Not all sensitive fisheries are the most vulnerable if they can adapt well. Early-warning systems and responsive management are crucial in mitigating risks associated with events like MHWs.105 Proactive decisions, such as adjusting quotas or closing areas, can help protect ecosystems and enable fisheries to respond in real-time. Effective adaptive management depends on leadership, regulations, market dynamics and operational costs. Long-term resilience strategies include diversifying target species, integrating climate risks into policies, fostering international cooperation and offering economic support or insurance for affected communities.
As detailed in Part 3 of this report, digital technologies transform risk management capabilities by offering unprecedented opportunities to enhance assessment methodologies and address longstanding measurement challenges.

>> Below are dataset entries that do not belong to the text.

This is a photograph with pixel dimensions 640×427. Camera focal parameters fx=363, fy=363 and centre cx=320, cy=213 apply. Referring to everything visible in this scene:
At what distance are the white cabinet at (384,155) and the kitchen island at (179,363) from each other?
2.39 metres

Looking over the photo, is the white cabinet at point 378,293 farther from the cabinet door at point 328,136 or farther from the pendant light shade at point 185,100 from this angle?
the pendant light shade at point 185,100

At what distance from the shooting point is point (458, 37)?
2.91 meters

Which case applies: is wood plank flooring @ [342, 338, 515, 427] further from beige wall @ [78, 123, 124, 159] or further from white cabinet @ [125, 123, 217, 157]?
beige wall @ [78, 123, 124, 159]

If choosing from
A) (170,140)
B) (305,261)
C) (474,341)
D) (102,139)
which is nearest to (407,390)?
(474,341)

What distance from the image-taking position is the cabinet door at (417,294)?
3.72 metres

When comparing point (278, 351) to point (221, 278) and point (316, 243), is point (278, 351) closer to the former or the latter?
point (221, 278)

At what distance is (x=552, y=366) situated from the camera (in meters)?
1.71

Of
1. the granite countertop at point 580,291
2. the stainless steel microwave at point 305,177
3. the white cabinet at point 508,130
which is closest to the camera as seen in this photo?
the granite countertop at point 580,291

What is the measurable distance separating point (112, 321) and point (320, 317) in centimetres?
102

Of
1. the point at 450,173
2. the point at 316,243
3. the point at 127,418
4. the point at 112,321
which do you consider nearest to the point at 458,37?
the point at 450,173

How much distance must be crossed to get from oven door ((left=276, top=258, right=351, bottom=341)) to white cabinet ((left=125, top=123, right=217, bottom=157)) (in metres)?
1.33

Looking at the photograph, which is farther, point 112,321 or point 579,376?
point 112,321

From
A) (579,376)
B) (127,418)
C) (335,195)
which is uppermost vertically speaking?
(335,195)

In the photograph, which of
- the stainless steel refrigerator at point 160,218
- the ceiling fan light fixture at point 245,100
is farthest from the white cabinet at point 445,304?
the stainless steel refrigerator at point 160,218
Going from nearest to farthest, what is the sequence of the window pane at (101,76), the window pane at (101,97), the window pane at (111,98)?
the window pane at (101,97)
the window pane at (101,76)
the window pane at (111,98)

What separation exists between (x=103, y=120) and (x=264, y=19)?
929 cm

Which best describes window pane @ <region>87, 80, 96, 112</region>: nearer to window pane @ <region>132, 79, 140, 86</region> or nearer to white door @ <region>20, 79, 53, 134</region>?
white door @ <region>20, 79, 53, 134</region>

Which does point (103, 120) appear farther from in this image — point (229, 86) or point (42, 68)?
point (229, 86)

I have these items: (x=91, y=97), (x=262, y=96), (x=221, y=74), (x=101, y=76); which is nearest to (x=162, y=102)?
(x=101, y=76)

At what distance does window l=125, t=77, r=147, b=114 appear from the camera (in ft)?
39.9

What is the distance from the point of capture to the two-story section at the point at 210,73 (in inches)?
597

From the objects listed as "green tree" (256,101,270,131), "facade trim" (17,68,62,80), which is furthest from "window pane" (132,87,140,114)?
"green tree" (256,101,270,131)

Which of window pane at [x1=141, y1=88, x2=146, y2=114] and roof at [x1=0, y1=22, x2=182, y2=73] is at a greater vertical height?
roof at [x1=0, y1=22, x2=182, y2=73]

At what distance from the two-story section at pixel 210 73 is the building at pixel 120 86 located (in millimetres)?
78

The integration of remote sensing, AI, mobile technologies, and advanced analytics offers potential solutions to many current limitations, while enabling more comprehensive, timely and cost-effective impact assessments. However, realizing this potential requires addressing fundamental gaps in conceptual frameworks, institutional capacity and data governance that currently limit the effectiveness of evaluations.